Start Here

Storage for your data works a little bit different on a supercomputer compared to your desktop. A high-level introduction can be found below. This page also covers best practices around how to handle your data, this is the 3-2-1 policy. Each HYAK cluster has its own storage, refer to the klone or mox storage page for more cluster-specific in-depth details.

What is storage for a supercomputer?#

Storage on every HYAK cluster is physically separate. It is best practice on every supercomputer that storage live as its own infrastructure to be high-performance and able to handle the bandwidth I/O and read/write operations required by so many compute nodes attached to it. These are typically parallel file systems (e.g., GPFS, Lustre, BeeGFS).
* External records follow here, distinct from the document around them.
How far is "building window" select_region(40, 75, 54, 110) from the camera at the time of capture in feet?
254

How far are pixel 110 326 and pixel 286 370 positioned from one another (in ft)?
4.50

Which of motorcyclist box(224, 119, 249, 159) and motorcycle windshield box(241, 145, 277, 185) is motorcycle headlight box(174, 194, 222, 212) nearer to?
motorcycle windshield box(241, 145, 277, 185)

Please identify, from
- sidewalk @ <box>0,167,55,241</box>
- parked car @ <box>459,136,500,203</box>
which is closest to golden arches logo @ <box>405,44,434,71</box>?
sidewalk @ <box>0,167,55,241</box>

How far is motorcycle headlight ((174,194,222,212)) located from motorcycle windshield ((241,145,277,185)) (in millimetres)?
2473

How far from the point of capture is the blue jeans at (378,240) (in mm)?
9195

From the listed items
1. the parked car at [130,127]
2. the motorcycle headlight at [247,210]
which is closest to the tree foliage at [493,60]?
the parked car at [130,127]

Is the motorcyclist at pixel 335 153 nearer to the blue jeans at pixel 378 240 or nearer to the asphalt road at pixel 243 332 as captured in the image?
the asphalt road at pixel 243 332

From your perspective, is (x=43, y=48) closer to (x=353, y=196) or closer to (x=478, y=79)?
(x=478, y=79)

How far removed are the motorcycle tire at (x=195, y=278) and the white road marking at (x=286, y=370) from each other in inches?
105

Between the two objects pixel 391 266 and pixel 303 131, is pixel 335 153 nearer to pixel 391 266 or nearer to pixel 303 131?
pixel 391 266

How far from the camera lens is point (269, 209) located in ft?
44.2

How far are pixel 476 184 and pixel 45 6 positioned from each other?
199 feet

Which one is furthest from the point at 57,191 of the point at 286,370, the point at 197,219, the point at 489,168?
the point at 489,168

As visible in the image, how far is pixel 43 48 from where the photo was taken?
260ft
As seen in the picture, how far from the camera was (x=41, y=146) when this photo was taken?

Storage systems are mounted (i.e., accessible) from every compute node of the cluster. Each HYAK cluster (e.g., klone, mox) has its own separate parallel file system. The storage attached to each HYAK cluster has its own policies, hierachy, etc. Please refer to their respective pages for more information.

warning

Cluster storage is not backed up!

While our storage systems have a track record of stability, it is important to note that STORAGE IS NOT BACKED UP by default. It is the responsibility of the user that in the event of an incident you have a place and plan to restore their data. We provide a complementary archive service that is appropriate for this and other solutions exist.

3-2-1 Policy#

Your data is precious, in some cases completely irreplacable. The research computing team encourages the use of the widely accepted 3-2-1 backup strategy.

tip

3-2-1 is not a HYAK thing, it's a general IT best practice [Backblaze] [Acronis] [Networkworld].

The 3-2-1 backup policy suggests 3 copies of your data on 2 different types of storage media of which 1 copy is off-site. If you use both gscratch and LOLO then you are already adhering to this best practice, which is why it was designed this way. One copy resides in gscratch on our parallel file system and if you archive your data to LOLO, two additional copies are created (it does automatic duplication with one copy on UW-Seattle campus and another copy in eastern Washington). gscratch consists of spinning disk hard drives as a storage medium while LOLO is a tape-based storage medium. LOLO does one of its automatic duplication copies to a geographically remote data center in eastern Washington.

caution

You have to copy your data to LOLO to be 3-2-1 compliant or to use your own archive solution, it does not happen automatically.